Some politicians and economists who favor stricter regulation hope that the wills — officially known as resolution plans — can help address the idea that some financial institutions are too big to fail. Others worry that the plans will be so long and complex that regulatory agencies won’t be prepared to handle them.
Reuters reports that JP Morgan Chase, Bank of America, Citigroup, Goldman Sachs and Morgan Stanley are among the banks submitting plans to regulators at the Federal Reserve and the Federal Deposit Insurance Corporation. The other four are owned abroad.
With some of the most complicated balance sheets and corporate structures of any companies in the United States, the banks face a complex process of untangling their global operations. The liquidation plans are due to regulators by July 1, according to a provision in the Dodd-Frank financial reform law. Experts estimate they could be hundreds, if not thousands, of pages long.
Proponents of financial reform say the living wills could make big banks less dangerous to the economy — and the the public — in the event of another financial crisis. Amy Friend, managing director of Promontory Financial, called it them “how-to guides” for dismantling failed banks in a quick and orderly way.

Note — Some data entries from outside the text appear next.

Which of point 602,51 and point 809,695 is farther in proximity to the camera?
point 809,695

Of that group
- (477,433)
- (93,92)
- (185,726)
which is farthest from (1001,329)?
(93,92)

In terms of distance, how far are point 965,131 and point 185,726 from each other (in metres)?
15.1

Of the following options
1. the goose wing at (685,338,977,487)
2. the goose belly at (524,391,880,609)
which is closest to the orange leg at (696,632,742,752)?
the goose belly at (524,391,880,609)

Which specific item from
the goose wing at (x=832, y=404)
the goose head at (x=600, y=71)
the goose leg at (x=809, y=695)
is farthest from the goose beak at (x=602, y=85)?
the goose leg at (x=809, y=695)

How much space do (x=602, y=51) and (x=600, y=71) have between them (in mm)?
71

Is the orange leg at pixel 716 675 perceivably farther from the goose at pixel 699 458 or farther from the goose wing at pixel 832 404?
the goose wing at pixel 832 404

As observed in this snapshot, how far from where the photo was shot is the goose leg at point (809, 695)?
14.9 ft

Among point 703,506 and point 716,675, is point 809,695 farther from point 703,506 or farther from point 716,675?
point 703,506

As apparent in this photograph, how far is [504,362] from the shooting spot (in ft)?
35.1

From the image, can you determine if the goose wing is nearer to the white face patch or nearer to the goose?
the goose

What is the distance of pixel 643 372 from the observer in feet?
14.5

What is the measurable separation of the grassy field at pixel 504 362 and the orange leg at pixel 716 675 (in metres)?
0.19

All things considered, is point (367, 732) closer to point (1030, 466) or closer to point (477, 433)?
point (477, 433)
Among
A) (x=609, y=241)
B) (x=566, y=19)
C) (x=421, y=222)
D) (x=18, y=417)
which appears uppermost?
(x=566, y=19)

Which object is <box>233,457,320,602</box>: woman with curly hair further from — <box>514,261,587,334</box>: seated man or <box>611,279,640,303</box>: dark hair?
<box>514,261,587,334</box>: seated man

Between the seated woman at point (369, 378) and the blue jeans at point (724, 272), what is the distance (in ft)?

“This is a way of suggesting to the marketplace that these companies are not going to be propped up,” she said. “There is this organized way to let them fail without having shocks sort of ripple through the financial system, which is what we saw during the [2008] crisis.”
Friend, who served as the chief counsel to the Senate Committee on Banking when Dodd-Frank was being drafted, said Congress wanted to better prepare itself for the “unthinkable.”
“I think what Congress is trying to say is, ‘We saw what happens when you don’t plan and we don’t want to go through that again, so let’s try something different,'” she said. “It won’t be easy, but it’s better than what we faced four years ago.”